→ **VORGEGEBENE AUFGABE A**:
Was zählt laut dem Text über Wissenschaftskommunikation bei der Beurteilung wissenschaftlicher Karrieren oft als Einziges?
→ **VORGEGEBENE AUFGABE B**:
Prüfe, ob jede der folgenden Aussagen mit dem Text über Wissenschaftskommunikation übereinstimmt. Antworte jeweils mit Ja oder Nein und zitiere die entscheidenden Worte des Textes.
(i) Um Wissenschaftskommunikation zu betreiben, muss man Mitarbeiter einer offiziellen Stelle sein.
(ii) Die Kommunikation zwischen Wissenschaft und Öffentlichkeit wird als integraler Bestandteil der wissenschaftlichen Arbeit bezeichnet.
(iii) Öffentlichkeitsarbeit wird heute bei der Beurteilung wissenschaftlicher Karrieren in der Regel belohnt.

──────── AUSGEWÄHLTER TEXT ────────

Man muss nicht Mitarbeiter irgendeiner offiziellen Stelle sein, um Wissenschaftskommunikation in diesem Sinne betreiben zu können und wenn man die Wissenschaftskommunikation in dieser weiten Definition betrachtet, dann ist es auch eigentlich nicht schwer, sie zu verstärken. Man müsste „nur“ dafür sorgen, dass es sich lohnt Wissenschaft zu kommunizieren, wie ich hier ausführlich erklärt habe. Es braucht ja unter anderem deswegen die ganzen Pressestellen und PR-Abteilungen, weil sich die Forscher selbst es nicht erlauben können, Zeit mit der Öffentlichkeitsarbeit zu „verschwenden“. Wer ein Blog führt; zu oft mit Medien redet oder sich anderweitig engagiert, der bekommt irgendwann sicherlich ein vorwurfsvolles „Sag mal, hast du denn da überhaupt noch Zeit für die Forschung?“ zu hören. Warum heißt es dagegen nie „Sag mal, hast du denn da überhaupt noch Zeit für die Öffentlichkeitsarbeit?“ wenn jemand nur im Labor steckt und ein wissenschaftliches Paper nach dem anderen veröffentlicht?

Natürlich sollten Forscherinnen und Forscher nicht dazu gezwungen werden, Öffentlichkeitsarbeit zu machen (Obwohl…?). Genau so wie die wissenschaftliche Arbeit selbst ist das etwas, was nicht jeder unbedingt beherrscht. Aber es sollte zumindest nicht bestraft werden, so wie das heute oft der Fall ist, weil bei der Beurteilung wissenschaftlicher Karrieren oft nur die Publikationsliste zählt und die Wissenschaftler sich Aktivitäten die nicht in Fachpublikationen resultieren, nicht erlauben können. Aber wenn ein erfolgreicher populärwissenschaftlicher Vortrag, ein gutes Interview in einer wichtigen Fernsehsendung oder die Veröffentlichung eines populärwissenschaftliches Buchs den gleichen positiven Effekt hätten, wie eine Fachpublikation in Nature oder Science, dann würden diejenigen unter den Wissenschaftlern, die einerseits Spaß an der Wissenschaftskommunikation haben und andererseits dazu auch in der Lage sind, ganz von selbst mit der Öffentlichkeit reden und es würde mit Sicherheit wesentlich mehr und bessere Wissenschaftskommunikation stattfinden als heute.

Die Kommunikation zwischen Wissenschaft und Öffentlichkeit ist aus meiner Sicht ein integraler Bestandteil der wissenschaftlichen Arbeit. Wissenschaftskommunikation ist genau so Wissenschaft wie die Forschung selbst und wenn man die entsprechenden Rahmenbedingungen schaffen könnte, würden sich sicherlich jede Menge Wissenschaftler engagiert und begeistert an die Öffentlichkeit und die Medien wenden.

──────── ERFASSTE ANGABEN ────────

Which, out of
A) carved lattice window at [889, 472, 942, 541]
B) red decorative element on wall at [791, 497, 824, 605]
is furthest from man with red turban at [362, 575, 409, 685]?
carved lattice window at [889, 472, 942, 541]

────────

→ **ERGEBNIS DER ÜBUNG A**:
Die Publikationsliste.

→ **ERGEBNIS DER ÜBUNG B**:
(i) Nein: „Man muss nicht Mitarbeiter irgendeiner offiziellen Stelle sein, um Wissenschaftskommunikation in diesem Sinne betreiben zu können“
(ii) Ja: „Die Kommunikation zwischen Wissenschaft und Öffentlichkeit ist aus meiner Sicht ein integraler Bestandteil der wissenschaftlichen Arbeit.“
(iii) Nein: „Aber es sollte zumindest nicht bestraft werden, so wie das heute oft der Fall ist“